Instruções do exercício:
A – Reproduza fielmente o trecho sobre o porto em Cáceres que começa com as palavras "Apesar disso e" e termina com "votada no Consema.".
B – De acordo com o trecho sobre o porto em Cáceres, quais são as medidas totais dos comboios previstos para navegar no rio Paraguai?

Trecho selecionado:
◆ ◆ ◆ ◆ ◆
Apesar disso e do descumprimento da legislação ambiental por parte do empreendedor, a Sema emitiu parecer técnico favorável à licença prévia em dezembro de 2021 que será votada no Consema.
Descumprimento da legislação ambiental
O licenciamento do porto na cidade de Cáceres é objeto de uma Ação Civil Pública do Ministério Público Federal de Cáceres, iniciada em 2020, e foi autorizado em caráter liminar pelo Tribunal Regional Federal da 1ª Região. Para a Sociedade Fé e Vida, o licenciamento dos portos no leito do rio Paraguai implicaria no funcionamento da hidrovia, sem a devida liberação pelo Ibama. O porto também contraria a recomendação nº 10/2018 do Comitê Nacional das Zonas Úmidas (CNZU), ligado ao Ministério do Meio Ambiente, que indica restringir esta parte do rio Paraguai para navegação de grande porte.
Os comboios previstos para navegar no rio Paraguai são compostos por duas barcaças, de fundo chato, e um rebocador, que medem, no total, 140 metros de comprimento por 24 metros de largura. De acordo com o revisor do processo, “será necessário efetuar alterações na margem do rio em diversos pontos, além de obras de dragagem e aprofundamento do leito, dentre outras alterações que iriam modificar o seu aspecto natural e possivelmente descaracterizá-lo, trazendo impactos significativos. Também é importante salientar que o período de seca tem ultrapassado mais de quatro meses, o que influencia na navegabilidade”, disse.
Impactos socioambientais em MT e MS
Para o revisor, além de alterar o formato natural do rio Paraguai, “os impactos socioambientais não ficarão restritos à área de influência declarada no processo, que é apenas de 1,8 km”.
◆ ◆ ◆ ◆ ◆
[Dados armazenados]

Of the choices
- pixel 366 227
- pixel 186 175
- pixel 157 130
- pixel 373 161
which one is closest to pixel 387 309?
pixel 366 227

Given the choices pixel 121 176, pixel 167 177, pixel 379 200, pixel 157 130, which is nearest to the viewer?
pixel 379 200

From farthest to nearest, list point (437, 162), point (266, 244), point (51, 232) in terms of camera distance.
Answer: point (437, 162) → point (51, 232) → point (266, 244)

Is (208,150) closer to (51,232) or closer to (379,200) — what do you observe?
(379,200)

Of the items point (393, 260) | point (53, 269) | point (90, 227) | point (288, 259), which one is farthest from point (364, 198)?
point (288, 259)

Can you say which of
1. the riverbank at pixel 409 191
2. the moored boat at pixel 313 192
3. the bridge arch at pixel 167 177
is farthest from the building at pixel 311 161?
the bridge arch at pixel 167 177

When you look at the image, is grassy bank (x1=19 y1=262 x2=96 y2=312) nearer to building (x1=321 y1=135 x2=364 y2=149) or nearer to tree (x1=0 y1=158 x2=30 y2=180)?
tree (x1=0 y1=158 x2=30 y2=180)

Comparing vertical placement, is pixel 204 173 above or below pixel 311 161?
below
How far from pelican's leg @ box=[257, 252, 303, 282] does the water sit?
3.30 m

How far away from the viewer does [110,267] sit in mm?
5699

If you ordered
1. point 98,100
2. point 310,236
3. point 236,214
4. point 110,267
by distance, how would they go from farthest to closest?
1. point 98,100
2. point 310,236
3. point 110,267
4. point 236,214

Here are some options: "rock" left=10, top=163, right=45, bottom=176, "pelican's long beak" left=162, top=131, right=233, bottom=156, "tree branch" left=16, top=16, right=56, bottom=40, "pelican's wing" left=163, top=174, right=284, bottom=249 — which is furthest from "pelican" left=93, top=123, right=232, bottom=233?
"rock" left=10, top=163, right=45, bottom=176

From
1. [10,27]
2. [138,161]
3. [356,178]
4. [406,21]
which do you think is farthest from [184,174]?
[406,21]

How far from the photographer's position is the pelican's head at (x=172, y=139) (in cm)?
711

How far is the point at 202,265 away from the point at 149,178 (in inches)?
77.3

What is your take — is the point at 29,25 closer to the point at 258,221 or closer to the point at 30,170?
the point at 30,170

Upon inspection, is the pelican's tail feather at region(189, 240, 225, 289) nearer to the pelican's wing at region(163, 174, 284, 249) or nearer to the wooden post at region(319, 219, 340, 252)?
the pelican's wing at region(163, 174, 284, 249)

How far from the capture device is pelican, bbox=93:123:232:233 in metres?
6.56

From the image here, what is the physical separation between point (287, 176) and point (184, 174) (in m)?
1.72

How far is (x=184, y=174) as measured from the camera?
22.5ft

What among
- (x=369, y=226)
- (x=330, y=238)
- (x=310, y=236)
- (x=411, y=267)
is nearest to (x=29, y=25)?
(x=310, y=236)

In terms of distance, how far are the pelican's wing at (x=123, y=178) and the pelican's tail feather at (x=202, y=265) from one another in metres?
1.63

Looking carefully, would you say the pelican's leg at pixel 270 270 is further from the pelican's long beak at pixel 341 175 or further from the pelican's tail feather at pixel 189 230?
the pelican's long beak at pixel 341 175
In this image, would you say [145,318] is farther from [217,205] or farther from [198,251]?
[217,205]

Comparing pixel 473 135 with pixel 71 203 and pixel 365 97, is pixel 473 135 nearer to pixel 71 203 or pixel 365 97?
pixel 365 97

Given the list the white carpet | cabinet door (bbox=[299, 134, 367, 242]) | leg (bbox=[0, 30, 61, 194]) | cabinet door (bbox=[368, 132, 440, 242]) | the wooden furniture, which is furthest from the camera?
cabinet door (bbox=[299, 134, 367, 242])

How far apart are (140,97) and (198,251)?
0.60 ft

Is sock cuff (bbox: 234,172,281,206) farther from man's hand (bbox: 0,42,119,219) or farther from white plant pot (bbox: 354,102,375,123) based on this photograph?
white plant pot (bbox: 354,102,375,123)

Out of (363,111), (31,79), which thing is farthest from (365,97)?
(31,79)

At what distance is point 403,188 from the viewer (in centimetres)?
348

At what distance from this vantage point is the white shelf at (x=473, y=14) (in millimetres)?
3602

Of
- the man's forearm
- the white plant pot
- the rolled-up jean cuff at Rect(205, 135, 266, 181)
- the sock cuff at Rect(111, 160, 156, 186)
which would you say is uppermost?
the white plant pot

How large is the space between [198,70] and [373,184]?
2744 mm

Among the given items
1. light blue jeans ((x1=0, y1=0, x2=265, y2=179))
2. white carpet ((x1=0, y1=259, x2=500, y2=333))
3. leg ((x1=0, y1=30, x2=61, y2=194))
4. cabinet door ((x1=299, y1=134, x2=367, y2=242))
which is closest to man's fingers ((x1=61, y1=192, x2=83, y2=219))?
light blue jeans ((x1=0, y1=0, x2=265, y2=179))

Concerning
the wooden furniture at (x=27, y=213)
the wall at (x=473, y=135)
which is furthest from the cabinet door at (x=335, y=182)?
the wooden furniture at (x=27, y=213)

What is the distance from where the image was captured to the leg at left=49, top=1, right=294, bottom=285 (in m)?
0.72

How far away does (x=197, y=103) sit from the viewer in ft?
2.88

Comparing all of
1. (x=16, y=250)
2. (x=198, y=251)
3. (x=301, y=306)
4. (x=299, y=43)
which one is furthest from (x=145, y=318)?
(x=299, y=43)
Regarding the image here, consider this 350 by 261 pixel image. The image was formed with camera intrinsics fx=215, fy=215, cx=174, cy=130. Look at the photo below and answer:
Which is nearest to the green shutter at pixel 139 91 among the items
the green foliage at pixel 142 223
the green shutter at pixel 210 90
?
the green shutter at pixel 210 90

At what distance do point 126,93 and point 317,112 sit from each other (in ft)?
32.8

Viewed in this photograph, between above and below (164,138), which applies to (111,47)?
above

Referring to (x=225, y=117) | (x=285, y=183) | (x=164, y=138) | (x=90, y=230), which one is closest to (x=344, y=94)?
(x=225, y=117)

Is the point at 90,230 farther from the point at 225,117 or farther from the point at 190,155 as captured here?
◆ ◆ ◆ ◆ ◆
Respostas:
A –
Apesar disso e do descumprimento da legislação ambiental por parte do empreendedor, a Sema emitiu parecer técnico favorável à licença prévia em dezembro de 2021 que será votada no Consema.

B – Medem 140 metros de comprimento por 24 metros de largura.